I’m interested in cities, housing, transport, and the way technology shapes the built environment. A lot of my work has sat at the intersection of software, data, and the British planning system, so I’m especially drawn to questions about why we build so little, how institutions make decisions, and what better tools could do to improve the process.
I've been interested in technology, especially AI, from almost the moment I left school and was able to see work for what it is: the means to a prosperous end. We can, and should, automate the tasks we find arduous.
I like history, economics, and geography, especially when they help explain how places ended up the way they are.
I also spend a fair bit of time thinking and writing about mountains and skiing, including the infrastructure and engineering that make alpine places accessible.

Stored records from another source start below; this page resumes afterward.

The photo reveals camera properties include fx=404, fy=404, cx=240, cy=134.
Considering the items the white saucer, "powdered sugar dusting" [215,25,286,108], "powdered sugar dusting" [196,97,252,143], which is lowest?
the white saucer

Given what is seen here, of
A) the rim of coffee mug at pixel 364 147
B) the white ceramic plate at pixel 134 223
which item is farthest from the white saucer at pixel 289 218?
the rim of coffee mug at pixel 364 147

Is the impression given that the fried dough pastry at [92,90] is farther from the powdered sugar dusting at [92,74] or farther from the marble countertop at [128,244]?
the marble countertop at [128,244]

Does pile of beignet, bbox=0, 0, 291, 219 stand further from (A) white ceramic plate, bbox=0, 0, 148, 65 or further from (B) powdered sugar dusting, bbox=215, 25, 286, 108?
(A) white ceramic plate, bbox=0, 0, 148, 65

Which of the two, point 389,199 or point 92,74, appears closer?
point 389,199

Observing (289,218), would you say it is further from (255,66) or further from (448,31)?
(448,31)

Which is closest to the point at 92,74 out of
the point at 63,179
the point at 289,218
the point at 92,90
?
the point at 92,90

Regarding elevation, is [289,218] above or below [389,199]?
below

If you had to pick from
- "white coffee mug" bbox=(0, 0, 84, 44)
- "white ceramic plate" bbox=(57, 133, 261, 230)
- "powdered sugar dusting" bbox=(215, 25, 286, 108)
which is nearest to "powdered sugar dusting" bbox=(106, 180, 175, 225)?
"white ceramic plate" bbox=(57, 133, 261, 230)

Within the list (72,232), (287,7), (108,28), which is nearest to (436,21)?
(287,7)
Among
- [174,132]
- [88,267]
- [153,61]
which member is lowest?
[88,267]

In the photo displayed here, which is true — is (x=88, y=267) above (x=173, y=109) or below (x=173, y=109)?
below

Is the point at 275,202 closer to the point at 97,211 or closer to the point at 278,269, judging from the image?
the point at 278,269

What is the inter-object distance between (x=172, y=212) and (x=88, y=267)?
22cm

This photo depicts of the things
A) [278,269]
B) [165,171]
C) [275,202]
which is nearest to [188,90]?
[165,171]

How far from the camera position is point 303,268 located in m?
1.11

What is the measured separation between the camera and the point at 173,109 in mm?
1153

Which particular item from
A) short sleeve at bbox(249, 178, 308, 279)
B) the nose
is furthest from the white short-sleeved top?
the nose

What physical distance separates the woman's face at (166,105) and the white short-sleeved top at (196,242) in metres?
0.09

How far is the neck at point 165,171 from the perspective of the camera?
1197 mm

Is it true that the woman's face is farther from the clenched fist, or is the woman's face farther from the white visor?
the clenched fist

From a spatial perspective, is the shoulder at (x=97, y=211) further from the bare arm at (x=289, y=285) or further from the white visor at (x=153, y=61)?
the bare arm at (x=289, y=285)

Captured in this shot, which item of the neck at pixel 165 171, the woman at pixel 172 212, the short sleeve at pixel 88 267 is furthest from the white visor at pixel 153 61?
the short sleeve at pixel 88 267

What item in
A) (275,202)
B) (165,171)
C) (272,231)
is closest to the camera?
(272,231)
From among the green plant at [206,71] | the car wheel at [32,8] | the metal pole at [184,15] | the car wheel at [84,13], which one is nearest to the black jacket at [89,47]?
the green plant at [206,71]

I currently work at a prop tech start-up in London, where my team and I recently built and launched a platform for submitting planning applications. You can learn more about it here
In 2023, I cofounded a start-up called Tract. We set out to build a land promoter capable of taking smaller parcels of land through the British planning system. We were able to raise a round of venture capital funding against this idea. We ended up pivoting towards building software for planning consultants. We ultimately decided that the market we were in would not deliver a return to our investors and returned their capital. You can read the full 8000-word postmortem and the lessons we learnt here
Before Tract, I worked as a data scientist and machine learning engineer at a few different places. I was one of the first users of the Transformers repository back when it was still called pytorch-pretrained-bert. I've spent a lot of time fine-tuning computer vision and language models for different tasks and working with messy tabular datasets.